**EXERCISE DESCRIPTION**
For each line of the data below, copy it if it holds the word "BICENTENARIA".
*** INFORMATION Section Begins ***
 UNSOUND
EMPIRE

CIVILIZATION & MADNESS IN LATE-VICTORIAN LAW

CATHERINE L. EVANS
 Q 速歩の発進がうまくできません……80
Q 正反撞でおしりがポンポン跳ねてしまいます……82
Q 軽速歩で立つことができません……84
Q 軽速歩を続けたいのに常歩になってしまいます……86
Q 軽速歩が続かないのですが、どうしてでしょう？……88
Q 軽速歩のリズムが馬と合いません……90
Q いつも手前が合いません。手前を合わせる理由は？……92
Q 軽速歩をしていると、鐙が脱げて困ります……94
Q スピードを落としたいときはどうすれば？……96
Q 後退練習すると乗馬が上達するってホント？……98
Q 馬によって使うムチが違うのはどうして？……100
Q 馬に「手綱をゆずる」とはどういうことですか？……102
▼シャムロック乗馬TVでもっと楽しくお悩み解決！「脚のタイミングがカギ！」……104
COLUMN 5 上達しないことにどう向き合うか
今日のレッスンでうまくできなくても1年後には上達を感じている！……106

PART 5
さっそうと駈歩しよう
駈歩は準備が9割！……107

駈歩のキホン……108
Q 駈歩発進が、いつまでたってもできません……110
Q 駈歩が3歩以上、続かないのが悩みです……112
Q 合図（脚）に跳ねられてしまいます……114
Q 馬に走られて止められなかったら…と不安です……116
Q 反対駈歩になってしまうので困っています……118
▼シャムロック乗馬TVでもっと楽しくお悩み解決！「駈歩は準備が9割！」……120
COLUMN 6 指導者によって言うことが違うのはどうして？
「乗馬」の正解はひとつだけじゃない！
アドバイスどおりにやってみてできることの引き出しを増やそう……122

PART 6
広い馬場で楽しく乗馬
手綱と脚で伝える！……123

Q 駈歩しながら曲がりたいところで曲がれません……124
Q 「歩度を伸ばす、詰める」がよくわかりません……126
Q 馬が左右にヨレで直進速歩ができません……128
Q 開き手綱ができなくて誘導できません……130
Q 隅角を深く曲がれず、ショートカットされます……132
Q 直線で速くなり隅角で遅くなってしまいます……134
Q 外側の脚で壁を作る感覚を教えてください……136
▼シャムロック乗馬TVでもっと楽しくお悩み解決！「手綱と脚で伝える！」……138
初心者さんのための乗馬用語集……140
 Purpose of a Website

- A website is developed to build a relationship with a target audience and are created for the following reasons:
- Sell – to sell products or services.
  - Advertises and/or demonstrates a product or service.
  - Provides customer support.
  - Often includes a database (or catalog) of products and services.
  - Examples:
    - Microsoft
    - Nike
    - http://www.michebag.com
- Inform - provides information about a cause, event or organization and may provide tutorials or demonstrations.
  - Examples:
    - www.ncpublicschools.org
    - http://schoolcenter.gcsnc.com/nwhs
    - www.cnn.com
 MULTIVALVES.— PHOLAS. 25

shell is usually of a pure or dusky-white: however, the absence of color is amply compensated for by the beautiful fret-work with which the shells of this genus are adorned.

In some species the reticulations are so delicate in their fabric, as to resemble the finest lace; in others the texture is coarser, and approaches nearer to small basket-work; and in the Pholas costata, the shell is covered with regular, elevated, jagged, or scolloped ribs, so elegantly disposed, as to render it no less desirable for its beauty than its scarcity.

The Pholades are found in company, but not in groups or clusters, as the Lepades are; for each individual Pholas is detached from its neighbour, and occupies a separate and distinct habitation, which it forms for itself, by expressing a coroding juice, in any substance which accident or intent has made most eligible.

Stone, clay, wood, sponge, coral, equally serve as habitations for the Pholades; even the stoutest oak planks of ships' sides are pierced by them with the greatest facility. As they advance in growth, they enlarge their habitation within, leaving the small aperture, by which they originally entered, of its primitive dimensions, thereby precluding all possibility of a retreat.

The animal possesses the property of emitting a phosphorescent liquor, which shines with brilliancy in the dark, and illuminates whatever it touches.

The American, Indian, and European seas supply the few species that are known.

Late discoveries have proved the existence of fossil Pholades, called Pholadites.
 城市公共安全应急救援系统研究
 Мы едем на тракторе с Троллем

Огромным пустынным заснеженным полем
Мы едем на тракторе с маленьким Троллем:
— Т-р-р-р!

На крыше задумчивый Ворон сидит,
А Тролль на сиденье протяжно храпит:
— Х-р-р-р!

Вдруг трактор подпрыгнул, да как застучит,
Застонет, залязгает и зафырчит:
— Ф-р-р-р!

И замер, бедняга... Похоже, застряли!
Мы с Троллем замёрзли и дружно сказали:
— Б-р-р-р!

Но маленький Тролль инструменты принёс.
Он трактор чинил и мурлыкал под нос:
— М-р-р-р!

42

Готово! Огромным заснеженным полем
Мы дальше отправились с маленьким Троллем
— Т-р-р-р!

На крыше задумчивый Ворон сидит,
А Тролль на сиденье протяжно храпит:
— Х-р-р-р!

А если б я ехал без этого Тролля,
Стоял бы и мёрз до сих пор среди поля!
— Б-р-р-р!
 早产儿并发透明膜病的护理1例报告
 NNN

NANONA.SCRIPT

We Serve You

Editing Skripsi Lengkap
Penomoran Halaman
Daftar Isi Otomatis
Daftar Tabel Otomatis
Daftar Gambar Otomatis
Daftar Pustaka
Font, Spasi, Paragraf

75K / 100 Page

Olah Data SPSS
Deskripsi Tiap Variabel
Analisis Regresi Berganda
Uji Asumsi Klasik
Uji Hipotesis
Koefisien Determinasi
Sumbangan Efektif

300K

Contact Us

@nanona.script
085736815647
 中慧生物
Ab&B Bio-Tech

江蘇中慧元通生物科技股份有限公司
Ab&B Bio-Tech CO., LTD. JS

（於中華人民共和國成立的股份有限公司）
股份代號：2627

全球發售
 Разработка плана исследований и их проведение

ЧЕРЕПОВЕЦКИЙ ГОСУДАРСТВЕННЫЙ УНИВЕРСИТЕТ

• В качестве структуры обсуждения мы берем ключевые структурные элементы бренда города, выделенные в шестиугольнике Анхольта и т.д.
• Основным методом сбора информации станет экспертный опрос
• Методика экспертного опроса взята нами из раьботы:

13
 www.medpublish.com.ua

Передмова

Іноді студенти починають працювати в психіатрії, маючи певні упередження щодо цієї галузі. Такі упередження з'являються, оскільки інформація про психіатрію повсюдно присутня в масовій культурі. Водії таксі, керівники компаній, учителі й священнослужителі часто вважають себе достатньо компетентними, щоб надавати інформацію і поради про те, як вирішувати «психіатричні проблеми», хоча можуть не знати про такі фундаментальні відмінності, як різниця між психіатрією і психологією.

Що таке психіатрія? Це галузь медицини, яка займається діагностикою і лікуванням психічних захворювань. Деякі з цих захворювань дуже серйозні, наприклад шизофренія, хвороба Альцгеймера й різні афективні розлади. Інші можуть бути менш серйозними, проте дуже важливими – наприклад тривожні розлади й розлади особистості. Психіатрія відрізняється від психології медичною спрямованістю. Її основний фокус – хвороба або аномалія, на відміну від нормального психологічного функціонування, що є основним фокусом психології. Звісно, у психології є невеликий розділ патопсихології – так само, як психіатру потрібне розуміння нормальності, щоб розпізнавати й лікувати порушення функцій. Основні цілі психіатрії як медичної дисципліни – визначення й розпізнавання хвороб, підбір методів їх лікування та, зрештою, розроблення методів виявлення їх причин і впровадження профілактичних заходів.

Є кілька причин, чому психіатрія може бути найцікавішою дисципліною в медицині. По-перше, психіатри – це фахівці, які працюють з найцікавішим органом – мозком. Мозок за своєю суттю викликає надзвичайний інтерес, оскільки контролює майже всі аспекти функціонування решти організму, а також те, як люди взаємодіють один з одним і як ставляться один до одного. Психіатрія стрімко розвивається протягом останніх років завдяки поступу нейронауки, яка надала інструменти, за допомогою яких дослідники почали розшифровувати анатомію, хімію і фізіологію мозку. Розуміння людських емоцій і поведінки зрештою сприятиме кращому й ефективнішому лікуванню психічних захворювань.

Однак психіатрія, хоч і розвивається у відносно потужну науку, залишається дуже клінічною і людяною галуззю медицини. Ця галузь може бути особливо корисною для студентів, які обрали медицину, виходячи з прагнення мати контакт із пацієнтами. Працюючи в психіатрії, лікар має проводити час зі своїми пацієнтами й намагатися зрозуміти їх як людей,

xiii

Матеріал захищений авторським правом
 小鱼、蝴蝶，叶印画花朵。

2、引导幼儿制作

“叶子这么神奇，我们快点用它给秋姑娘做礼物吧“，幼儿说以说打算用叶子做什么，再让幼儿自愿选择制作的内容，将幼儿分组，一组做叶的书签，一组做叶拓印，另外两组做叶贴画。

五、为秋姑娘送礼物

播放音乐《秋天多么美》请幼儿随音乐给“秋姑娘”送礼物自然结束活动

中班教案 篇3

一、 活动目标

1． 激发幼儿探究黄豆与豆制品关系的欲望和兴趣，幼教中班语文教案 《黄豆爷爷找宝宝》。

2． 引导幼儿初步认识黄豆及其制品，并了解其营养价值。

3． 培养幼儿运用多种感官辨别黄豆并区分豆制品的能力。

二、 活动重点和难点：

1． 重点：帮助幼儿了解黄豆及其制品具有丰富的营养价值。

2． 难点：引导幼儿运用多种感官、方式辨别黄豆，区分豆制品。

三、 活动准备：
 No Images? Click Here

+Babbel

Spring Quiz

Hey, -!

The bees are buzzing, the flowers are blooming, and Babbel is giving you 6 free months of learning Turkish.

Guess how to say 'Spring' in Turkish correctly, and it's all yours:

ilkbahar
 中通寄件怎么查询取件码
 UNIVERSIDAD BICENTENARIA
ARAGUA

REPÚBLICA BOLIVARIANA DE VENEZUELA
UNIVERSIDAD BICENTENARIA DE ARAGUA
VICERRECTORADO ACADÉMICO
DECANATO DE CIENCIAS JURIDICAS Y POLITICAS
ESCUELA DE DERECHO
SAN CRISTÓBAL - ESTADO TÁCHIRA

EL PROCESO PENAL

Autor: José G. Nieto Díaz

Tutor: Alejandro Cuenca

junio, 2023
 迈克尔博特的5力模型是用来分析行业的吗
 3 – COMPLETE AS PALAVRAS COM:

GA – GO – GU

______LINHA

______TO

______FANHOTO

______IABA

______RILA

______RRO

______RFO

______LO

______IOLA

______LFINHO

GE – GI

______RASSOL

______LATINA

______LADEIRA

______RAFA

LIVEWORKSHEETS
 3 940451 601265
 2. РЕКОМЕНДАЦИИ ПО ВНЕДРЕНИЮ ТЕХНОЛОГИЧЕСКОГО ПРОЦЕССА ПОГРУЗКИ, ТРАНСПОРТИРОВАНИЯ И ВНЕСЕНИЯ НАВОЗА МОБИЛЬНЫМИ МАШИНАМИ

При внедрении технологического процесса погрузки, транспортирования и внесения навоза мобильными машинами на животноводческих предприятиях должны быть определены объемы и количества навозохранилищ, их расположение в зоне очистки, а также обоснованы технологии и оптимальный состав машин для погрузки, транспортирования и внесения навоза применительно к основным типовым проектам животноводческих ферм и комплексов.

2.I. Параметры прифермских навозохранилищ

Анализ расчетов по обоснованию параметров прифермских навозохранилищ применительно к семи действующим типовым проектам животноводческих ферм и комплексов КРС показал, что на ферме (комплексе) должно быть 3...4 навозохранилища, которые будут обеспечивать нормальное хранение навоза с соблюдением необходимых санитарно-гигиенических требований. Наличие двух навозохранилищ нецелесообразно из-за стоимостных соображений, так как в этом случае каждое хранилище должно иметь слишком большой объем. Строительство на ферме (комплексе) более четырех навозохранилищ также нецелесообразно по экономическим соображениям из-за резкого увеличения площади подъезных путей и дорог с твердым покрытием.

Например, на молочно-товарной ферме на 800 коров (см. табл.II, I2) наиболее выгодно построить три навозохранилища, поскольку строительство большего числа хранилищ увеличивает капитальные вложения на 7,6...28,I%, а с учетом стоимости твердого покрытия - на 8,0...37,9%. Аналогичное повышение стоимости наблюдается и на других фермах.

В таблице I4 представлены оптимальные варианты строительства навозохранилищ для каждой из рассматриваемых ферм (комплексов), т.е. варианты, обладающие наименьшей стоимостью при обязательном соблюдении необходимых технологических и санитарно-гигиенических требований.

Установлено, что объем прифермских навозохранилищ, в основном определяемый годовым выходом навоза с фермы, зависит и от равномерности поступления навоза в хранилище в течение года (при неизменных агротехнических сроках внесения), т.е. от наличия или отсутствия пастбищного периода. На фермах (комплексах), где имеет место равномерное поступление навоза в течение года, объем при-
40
*** INFORMATION Section Ends ***
**TASK ANSWER**
 UNIVERSIDAD BICENTENARIA
UNIVERSIDAD BICENTENARIA DE ARAGUA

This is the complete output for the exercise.